Notable Fall/Winter Tornado Events

  • December 5, 1953 - 3 tornadoes occurred across Mississippi, with two in the current NWS Jackson coverage area. One was an F3 in northeast Louisiana and southeast Arkansas and was on the ground for 57 miles. The strongest tornado was an F5 which struck Vicksburg, MS around 5PM. The tornado was only on the ground for 7 miles total. Over $25 million ($200 million in 2013 dollars) in damages occurred. This tornado is more widely known as the Vicksburg Tornado. 38 fatalities occurred, which are the most fatalities of any tornado or tornado event in the month of December. A majority of the fatalities in one location were in Saenger Theatre, which was mostly destroyed. 270 injuries also occurred.
  • November 21-22, 1992 - Large tornado outbreak, 14 total tornadoes with 1 long track F4 (128 miles), 5th longest. This tornado is more widely known as the Brandon Tornado. A total of 15 fatalities occurred during that horrific night.
  • November 24, 2001 - Large tornado outbreak, 14 total tornadoes, 2 F4s and 2F3s. One of the F4s was the Fairfield Tornado. A total of 7 fatalities occurred across the region that early morning
  • November 10-11, 2002 - Veterans Day Outbreak, MS was on the southern end of the event but still had 7 total tornadoes
  • November 24, 2004 - Large tornado outbreak, 21 total tornadoes, 1 fatality
  • November 15, 2006 - Tornado event across southeast MS, 2 F3s
  • February 5, 2008 - Significant, deadly regional outbreak of tornadoes across the South and Ohio Valley.
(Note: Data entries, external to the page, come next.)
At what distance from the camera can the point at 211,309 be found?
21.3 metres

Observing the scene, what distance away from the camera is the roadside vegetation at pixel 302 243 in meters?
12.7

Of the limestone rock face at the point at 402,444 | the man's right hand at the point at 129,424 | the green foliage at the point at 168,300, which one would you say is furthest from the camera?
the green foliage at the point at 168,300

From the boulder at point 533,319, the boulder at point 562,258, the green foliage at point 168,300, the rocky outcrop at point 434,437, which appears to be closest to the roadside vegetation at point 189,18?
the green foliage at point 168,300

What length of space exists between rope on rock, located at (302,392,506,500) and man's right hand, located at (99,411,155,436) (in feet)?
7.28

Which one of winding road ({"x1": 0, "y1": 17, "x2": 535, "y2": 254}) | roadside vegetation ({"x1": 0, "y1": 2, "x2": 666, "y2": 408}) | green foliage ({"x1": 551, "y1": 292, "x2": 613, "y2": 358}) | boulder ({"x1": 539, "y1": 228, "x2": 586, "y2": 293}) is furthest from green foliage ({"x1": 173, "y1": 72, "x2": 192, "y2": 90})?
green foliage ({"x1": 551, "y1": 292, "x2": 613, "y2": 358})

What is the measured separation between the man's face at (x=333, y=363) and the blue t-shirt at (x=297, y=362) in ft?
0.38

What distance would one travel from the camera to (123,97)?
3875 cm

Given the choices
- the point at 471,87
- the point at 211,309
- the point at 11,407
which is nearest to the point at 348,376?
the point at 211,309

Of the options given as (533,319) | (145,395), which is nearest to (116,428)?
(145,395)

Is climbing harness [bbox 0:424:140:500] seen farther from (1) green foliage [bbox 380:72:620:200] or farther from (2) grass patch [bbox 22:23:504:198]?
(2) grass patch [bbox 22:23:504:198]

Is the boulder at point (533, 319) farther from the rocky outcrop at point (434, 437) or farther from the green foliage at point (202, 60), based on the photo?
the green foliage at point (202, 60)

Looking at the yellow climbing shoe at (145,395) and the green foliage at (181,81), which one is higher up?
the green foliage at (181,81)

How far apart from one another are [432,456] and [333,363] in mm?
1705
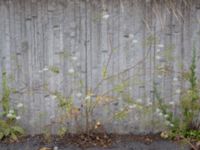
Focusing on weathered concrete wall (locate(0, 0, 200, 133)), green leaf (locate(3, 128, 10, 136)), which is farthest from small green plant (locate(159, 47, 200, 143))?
green leaf (locate(3, 128, 10, 136))

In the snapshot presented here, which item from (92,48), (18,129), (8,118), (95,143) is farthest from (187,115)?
(8,118)

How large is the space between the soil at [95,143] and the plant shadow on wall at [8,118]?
0.25 feet

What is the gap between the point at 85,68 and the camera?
16.6ft

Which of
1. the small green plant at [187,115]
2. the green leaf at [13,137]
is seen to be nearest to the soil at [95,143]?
the green leaf at [13,137]

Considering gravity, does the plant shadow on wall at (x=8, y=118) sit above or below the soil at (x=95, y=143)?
above

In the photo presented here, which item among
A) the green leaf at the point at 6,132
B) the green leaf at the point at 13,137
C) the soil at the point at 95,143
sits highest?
the green leaf at the point at 6,132

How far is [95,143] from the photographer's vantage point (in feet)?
16.4

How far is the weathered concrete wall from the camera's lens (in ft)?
16.3

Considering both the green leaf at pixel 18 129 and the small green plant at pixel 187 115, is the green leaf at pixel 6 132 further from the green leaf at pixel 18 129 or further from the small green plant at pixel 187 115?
the small green plant at pixel 187 115

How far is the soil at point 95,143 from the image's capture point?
488 cm

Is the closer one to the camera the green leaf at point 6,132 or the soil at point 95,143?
the soil at point 95,143

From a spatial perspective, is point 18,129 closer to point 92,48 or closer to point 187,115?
point 92,48

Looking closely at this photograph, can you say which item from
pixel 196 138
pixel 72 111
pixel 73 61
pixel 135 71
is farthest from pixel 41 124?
pixel 196 138

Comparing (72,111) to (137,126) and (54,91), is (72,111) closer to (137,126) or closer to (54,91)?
(54,91)
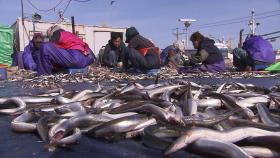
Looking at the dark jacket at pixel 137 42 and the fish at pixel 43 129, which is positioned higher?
the dark jacket at pixel 137 42

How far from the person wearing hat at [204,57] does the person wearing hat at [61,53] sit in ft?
8.49

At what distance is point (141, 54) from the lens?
814 centimetres

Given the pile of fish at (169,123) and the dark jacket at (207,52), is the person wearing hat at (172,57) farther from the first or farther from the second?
the pile of fish at (169,123)

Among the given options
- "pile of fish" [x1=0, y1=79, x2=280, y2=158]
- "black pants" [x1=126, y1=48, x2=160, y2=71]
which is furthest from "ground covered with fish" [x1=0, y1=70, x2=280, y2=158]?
"black pants" [x1=126, y1=48, x2=160, y2=71]

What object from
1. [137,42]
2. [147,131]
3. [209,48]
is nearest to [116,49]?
[137,42]

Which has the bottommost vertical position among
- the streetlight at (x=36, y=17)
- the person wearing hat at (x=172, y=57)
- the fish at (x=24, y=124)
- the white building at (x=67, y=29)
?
the fish at (x=24, y=124)

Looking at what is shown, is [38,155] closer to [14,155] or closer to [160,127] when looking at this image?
[14,155]

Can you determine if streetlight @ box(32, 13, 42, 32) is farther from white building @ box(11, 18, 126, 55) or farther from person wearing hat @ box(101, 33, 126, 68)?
person wearing hat @ box(101, 33, 126, 68)

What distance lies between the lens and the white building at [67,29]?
1599 centimetres

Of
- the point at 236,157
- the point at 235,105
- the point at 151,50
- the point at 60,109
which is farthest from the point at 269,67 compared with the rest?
the point at 236,157

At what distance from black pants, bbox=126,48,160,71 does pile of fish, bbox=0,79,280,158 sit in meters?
4.71

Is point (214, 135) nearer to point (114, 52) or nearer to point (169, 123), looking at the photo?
point (169, 123)

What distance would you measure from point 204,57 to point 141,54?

Over 50 deaths occurred across the outbreak region. While most of the tornadoes occurred north of Mississippi, there were 12 tornadoes in north and central Mississippi. The strongest was an EF3 that went through Lafayette County.
  • November 29-30, 2010 - Tornado event with 13 total tornadoes.
  • October 17-18, 2012 - Early fall tornado event with a rare October EF3 tornado.
  • December 25, 2012 - A significant regional tornado outbreak occurred on Christmas Day. 5 tornadoes occurred in Mississippi, with the strongest being an EF3 that was on the ground for 61 miles through southeast Mississippi. Overall, 20 injuries occurred from tornadoes that day.
  • December 23, 2014 - A significant regional tornado outbreak occurred on just two days before Christmas. 5 tornadoes occurred in Mississippi, with the strongest being an EF3 that was on the ground for 12 miles through southeast Mississippi, including the city of Columbia. Overall, 5 fatalities occurred, with 3 being from the EF3 in Columbia and 2 from EF2 near Laurel. 50 injuries occurred from tornadoes that day. Five fatalities were the highest number for an event in December since the 1953 Vicksburg F5 tornado.
  • December 23, 2015 - A significant tornado outbreak occurred again just two days before Christmas. An EF3 and an EF4 tornado tore across northern Mississippi, resulting in 11 fatalities and 64 injuries. Other weaker tornadoes also occurred. Later, on Christmas Day, an EF0 tornado struck Smith County and an EF1 tornado affected Covington County just three days after Christmas.
  • January 21, 2017 - An EF3 tornado tore through Hattiesburg and Petal during the early morning hours, resulting in dozens of injuries and four fatalities.